Looking at PPP

When you think about all the basketball analytics out there, along with the dozens of variables that factor into them, coming to an overall conclusion based upon one single analytic is just asking for ridicule. No reason to let THAT stop me!

So in my overly-simplistic way of looking at the game, the only thing that really matters is scoring more points than the other team. And the one analytic that seems (to me) to capture that best is points per possession (PPP). If our team PPP is better than that of the other team, we probably win (understanding that offensive rebound differential can skew this).

Now that Scottie has finished his year-end player reviews, I thought it’d be fun to see which ones had the most positive impact on team/opponent PPP (based upon Scottie’s numbers).

Offense: As a Team, Arkansas had at least an even or better Offensive PPP with these 4 players on the court:

+0.20 - Jimmy Whitt
+0.07 - Isaiah Joe
+0.04 - Desi Sills
+0.00 - Mason Jones

With the all the points Mason put up, I was surprised to find Arkansas’ Net Offensive PPP was zero!

Defense: As a Team, Arkansas had at least an even or better Defensive PPP with these 4 players on the court:

-0.11 - Isaiah Joe
-0.10 - Jeantal Cylla
-0.03 - Adrio Bailey
-0.02 - Mason Jones

I never realized our opponents found scoring so difficult with Cylla in the game.

My “Most Valuable 5” (okay, 6) based upon Player Net PPP (Team Offensive PPP - Team Defensive PPP):

+0.13 - Jeantal Cylla
+0.11 - Isaiah Joe
+0.09 - Jimmy Whitt
+0.08 - Mason Jones
+0.08 - Desi Sills
+0.08 - Adrio Bailey
(next best was +0.05)

Well, one result certainly surprised me.

Individual Awards:
+1.03 - Highest (best) Offensive PPP (Jimmy Whitt)
-0.84 - Lowest (best) Defensive PPP (Jeantal Cylla)

Probably meaningless stuff, here … but gotta entertain myself somehow now that the NV governor shut down private golf clubs.

With Cylla, have to remember about half of his minutes and possessions came in the first month of the season when Arkansas was scoring the ball well and holding opponents down defensively. That plays a role in the figure you mention. Below, take OR minus DR to get their net rating/100 poss.

Great point, Scottie.

While you’re on the phone, can you explain how in the world Arkansas’ Offensive PPP was exactly the same (1.00) … regardless of whether Mase was on/off the court?
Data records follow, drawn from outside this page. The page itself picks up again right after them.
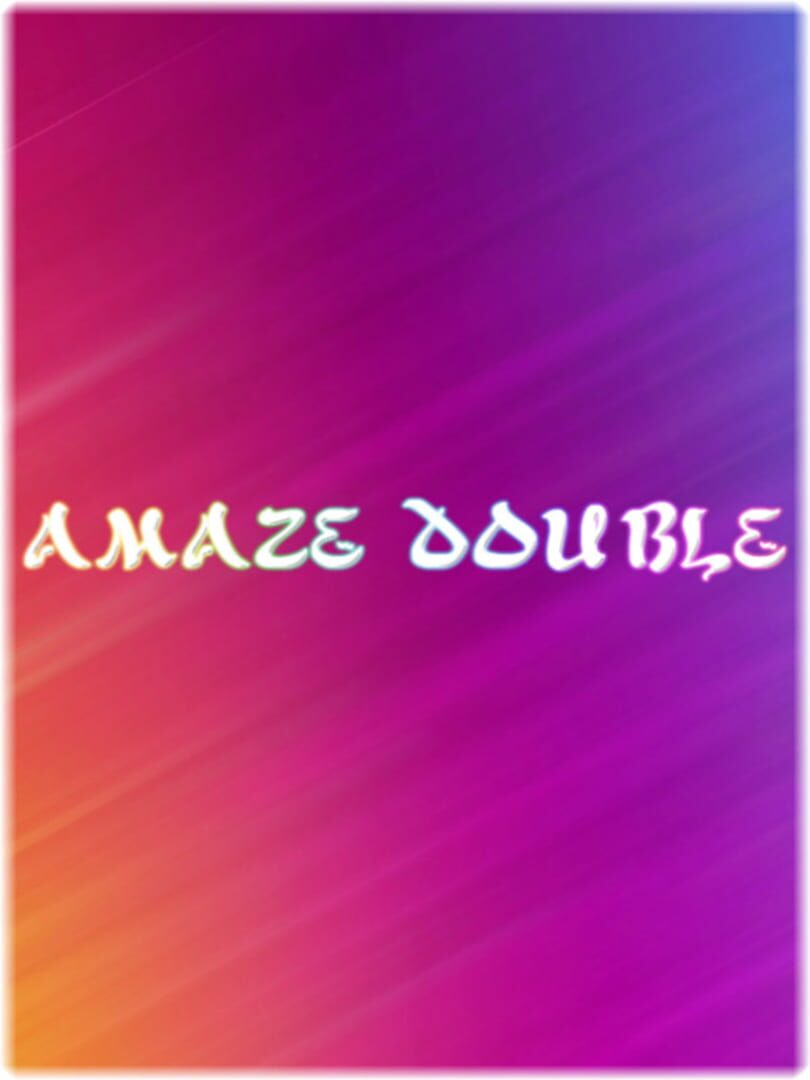 buy aMAZE Double cd key for all platform
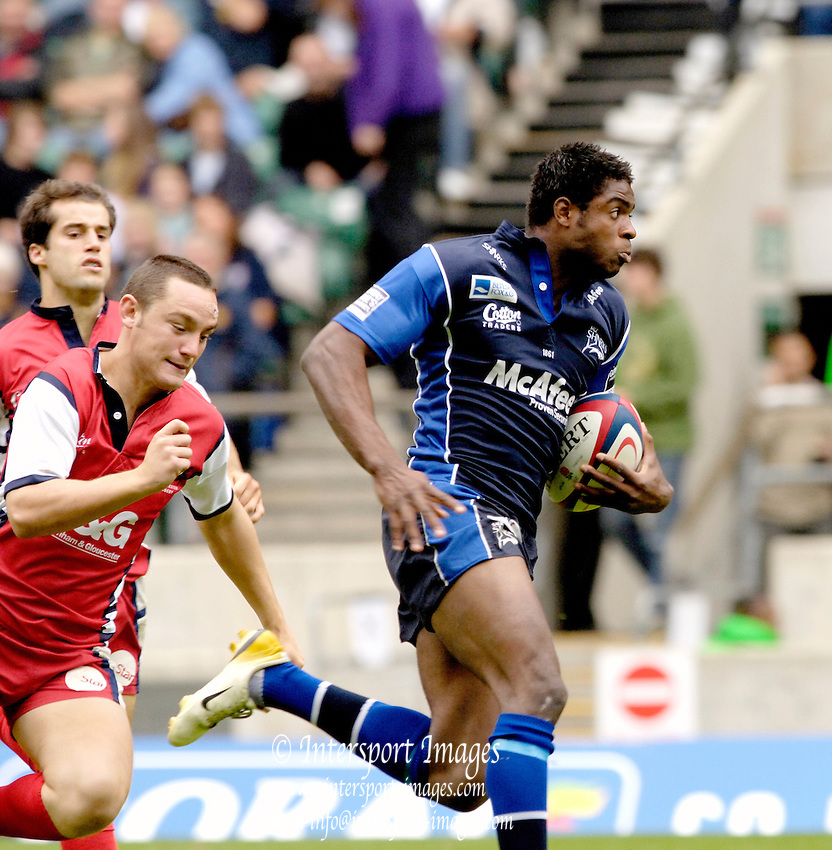 The Middlesex Sevens, Twickenham Stadium, Twickenham, GREAT BRITAIN, 12.08.2006. Rugby, Gloucester vs Sale Sharks,  Selorm KUADEY, Photo  Peter Spurrier/Intersport Images.email images@intersport-images.com...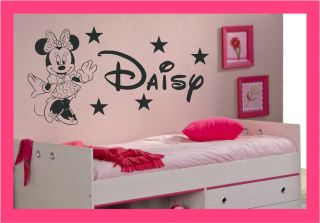 Girl Wall Art Wall Stickers Wall Decals Wall Murals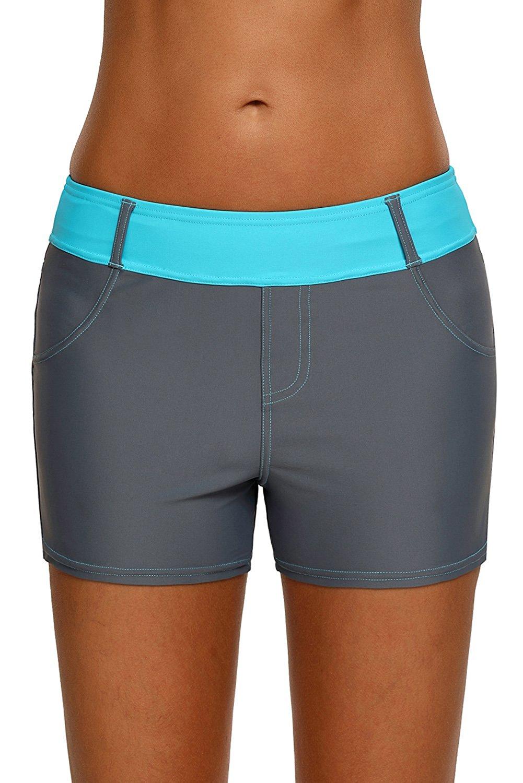 fd1ecb36cd Get Quotations · Arainlo Women's Swim Shorts Sports Swim Bottom Tankini  Bikini Color Block Wide Waistband Bottoms Modest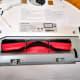 Roborock S5 Max displaying main brush
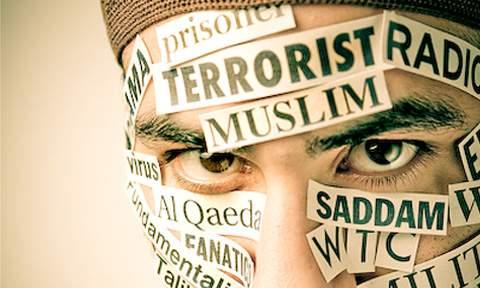 Islamofobia di Era Kejayaan Islam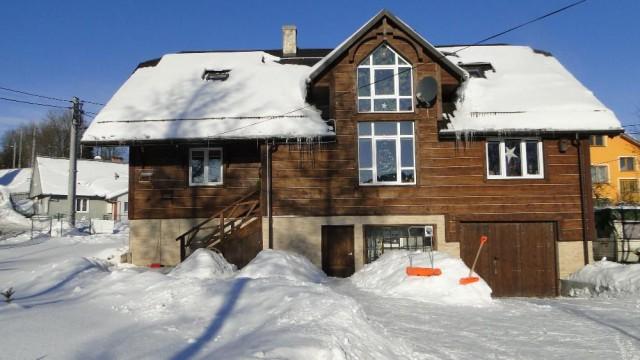 dom wolnostojący Jaśliska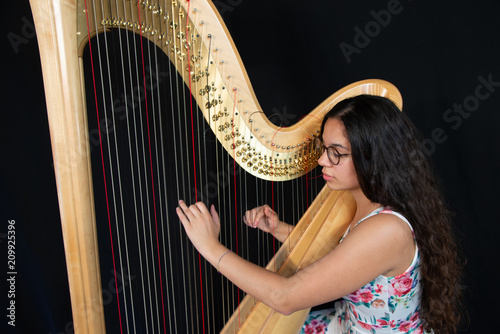 Stampa su Tela Close-up of a beautiful girl with long brown hair playing the harp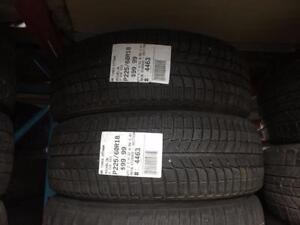 225/60/18 Michelin X-ice XI3 (Winter)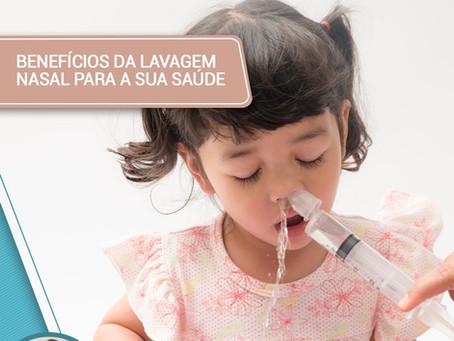 Benefícios da lavagem nasal para a sua saúde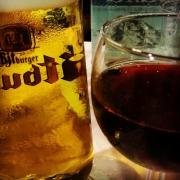 Bier, Wein, Getränk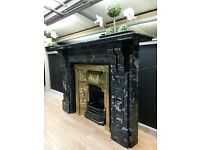 Large Antique Marble Fireplace-Surround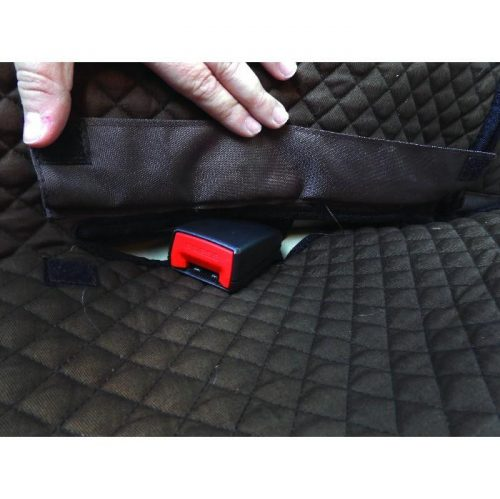Zeez Deluxe Padded Dog Car Seat Hammock Cover Seat Belt Slits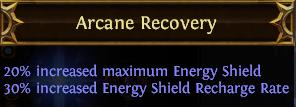 Arcane Recovery PoE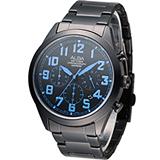ALBA 雅柏 玩樂撞色計時腕錶 VD53-X170B AT3593X1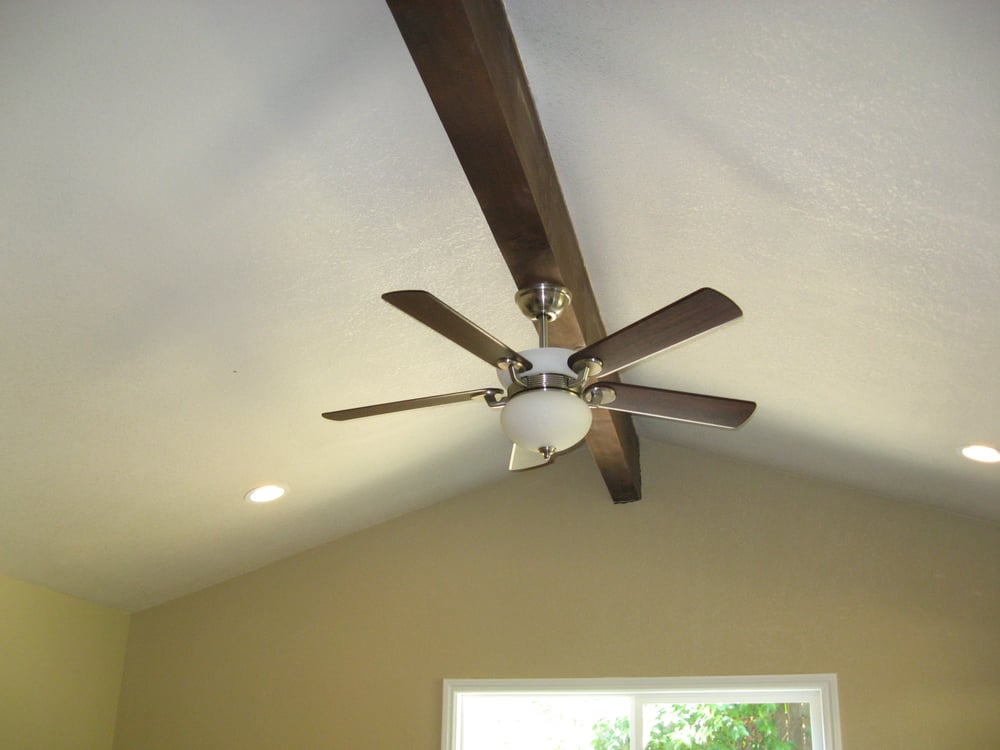 Ceiling fan mounted on beam yelp photo of sb electric concord ca united states ceiling fan mounted on aloadofball Image collections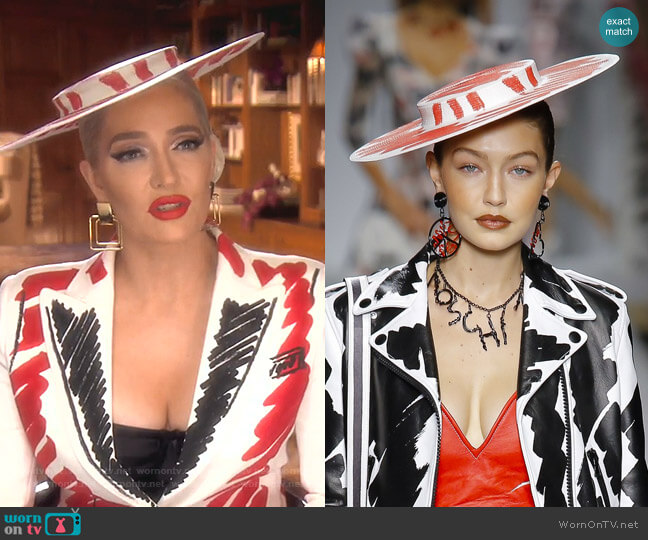 Spring 2019 Ready to Wear Collection by Moschino worn by Erika Girardi  on The Real Housewives of Beverly Hills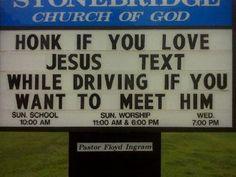 Funny Church Signs - Beliefnet.com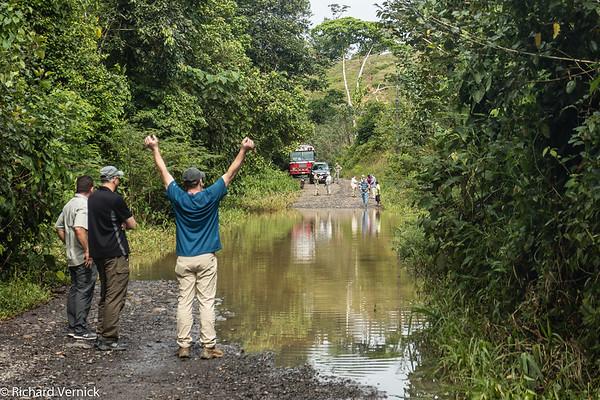 Costa Rica 2017 People Pics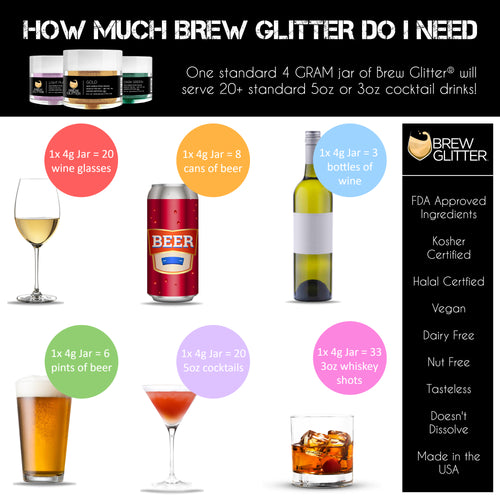 How much edible glitter should I put in my drinks?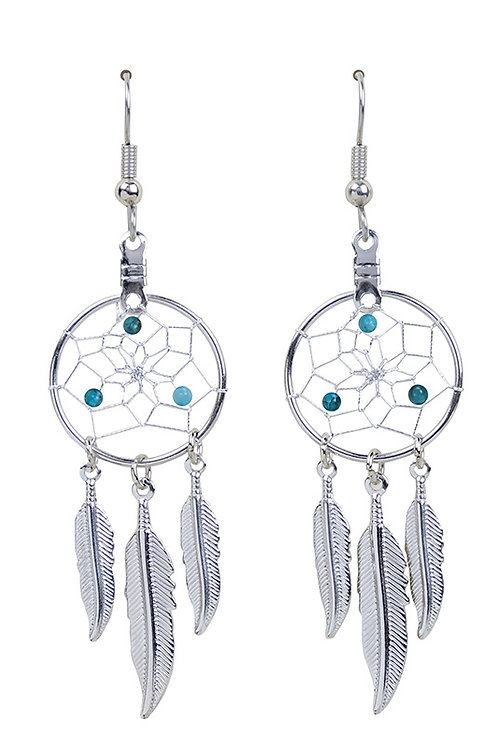 MARCH - AQUAMARINE/APATITE Birthstone DC Earrings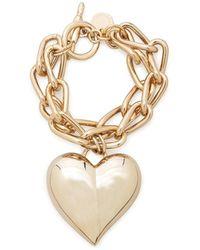 Carolina Herrera Oversize Heart Bracelet - Metallic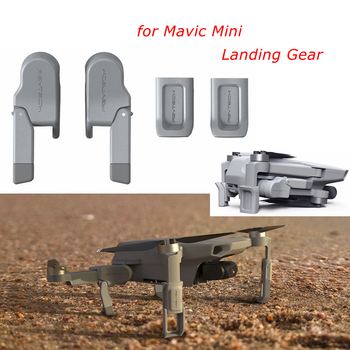 Mavic Mini Extended Landing Gear Leg Support Protector Extensions for DJI Mavic Mini Drone Adjustable Accessories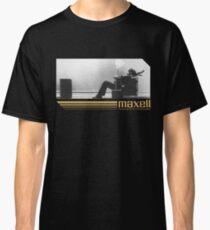 Camiseta clásica Anuncio de cassette retro de los 80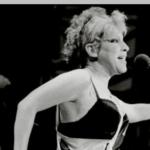 Photo: Bette Midler - DeTour - 1984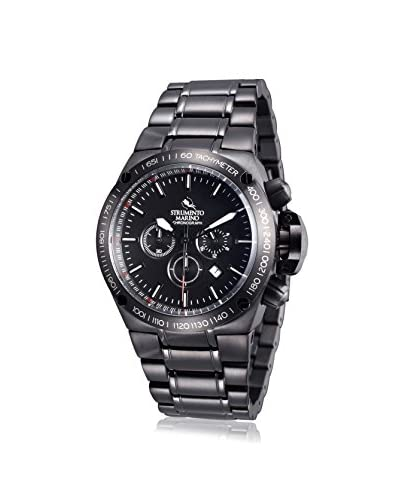 Strumento Marino Men's Black SM103MB/BK/NR/NR Watch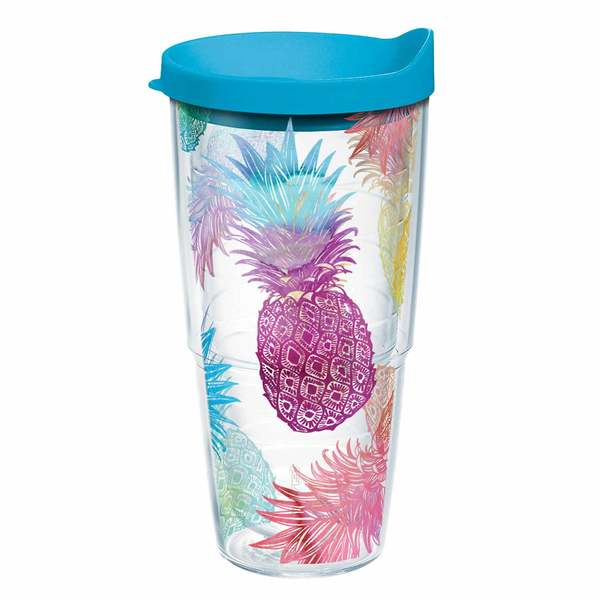 24 oz. Watercolor Pineapples Wrap Tumbler with Lid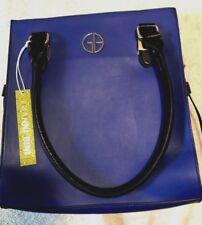 New Gianni Bini Faux Leather Cobalt Blue White Colorblock Convertible Tote Purse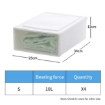 Picture of Storage Drawers Set Cabinet Tool Organiser Box  Drawer Plastic Stackable | Free Delivery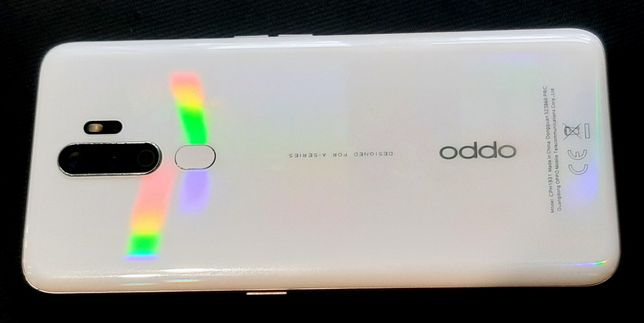 продам смартфон ОРРО А5 2020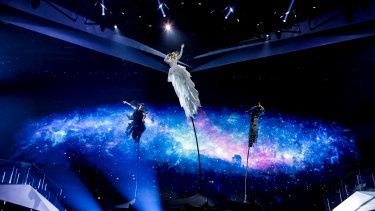 Kate Miller-Heidke on stage at Expo Tel Aviv.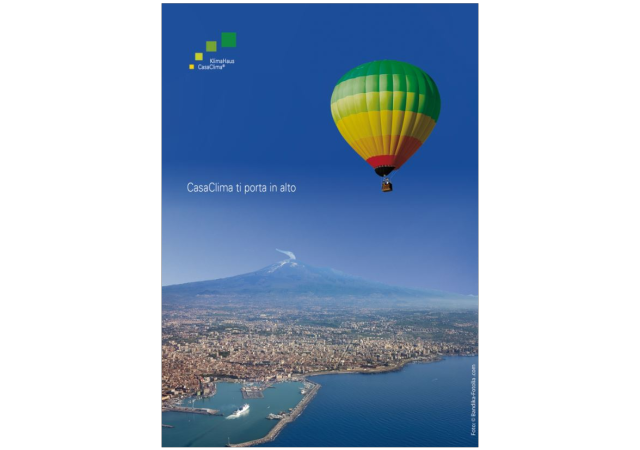 Parte lo sportello energia catania casaclima for Ufficio decoro urbano catania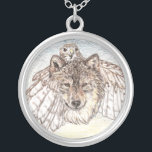 """Transformation Wolf Silver Plated Necklace<br><div class=""""desc"""">Wolf with a Hawk Transforming.</div>"""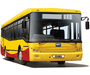 BMC Condor School Bus 2006 photos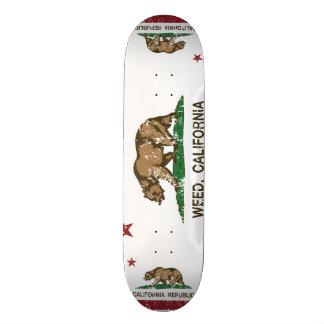 California Republic Flag Weed Skateboard Deck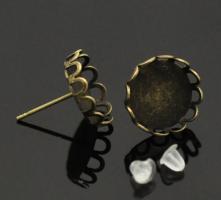 Boucles d oreilles puce bijoux support quilling clou fantaisie bronze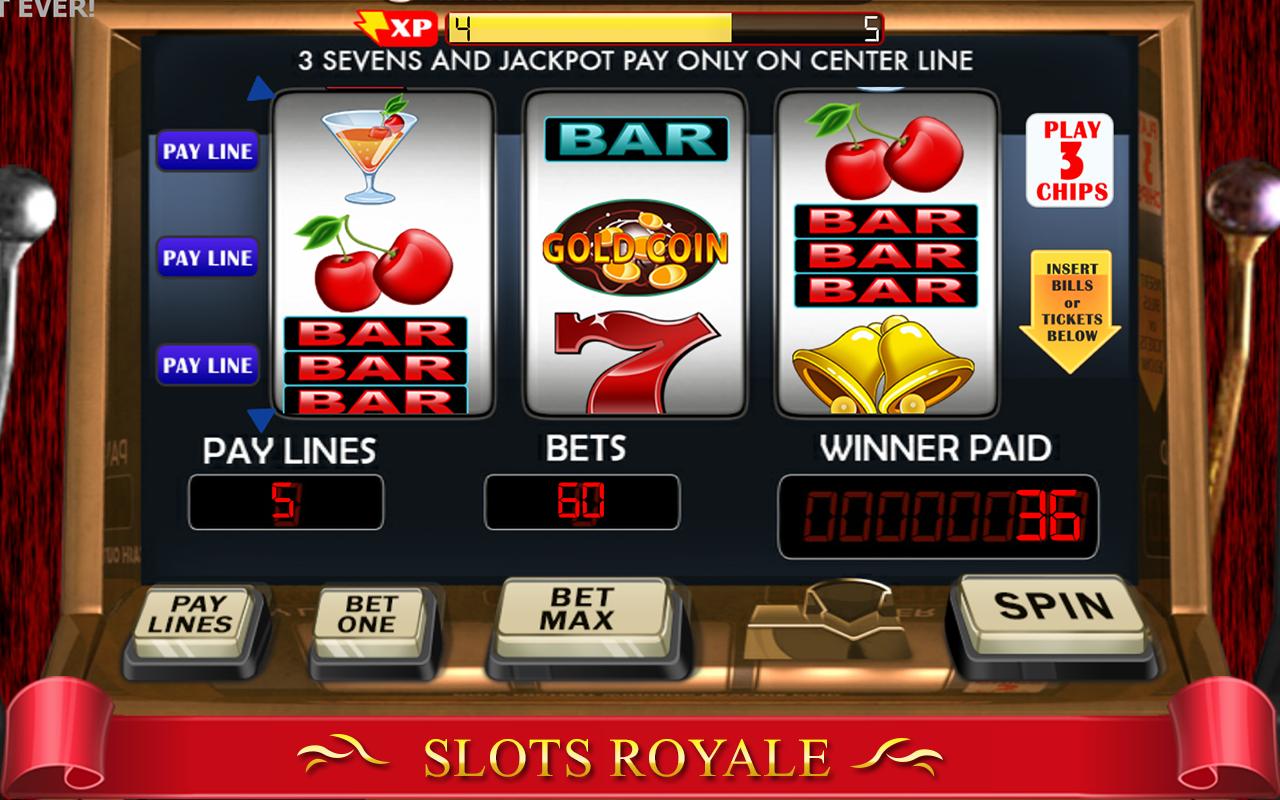 Casino Win Gift 19912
One thing to consider is Mason was on the floor for almost 1,900 offensive possessions, and he sat out a little more than 500 possessions on that end, so it’s not exactly apples to apples. Arkansas was just average all the way around offensively, really.

But without Mason on the floor, the team was OK in some areas over a small sample size - good 2FG percentage (54.6), offensive rebounded misses at a higher rate (25%), attempted free throws at a nice clip. I think that’s part of it. Perhaps someone else has some thoughts.

Wow, that is a lot of data. But I agree the only thing that is important is the final score.

Funny that you should say that; it was exactly my feeling as the season was playing out. I rarely ever thought we’d run anyone out of the gym, that holding the other team down was probably more important.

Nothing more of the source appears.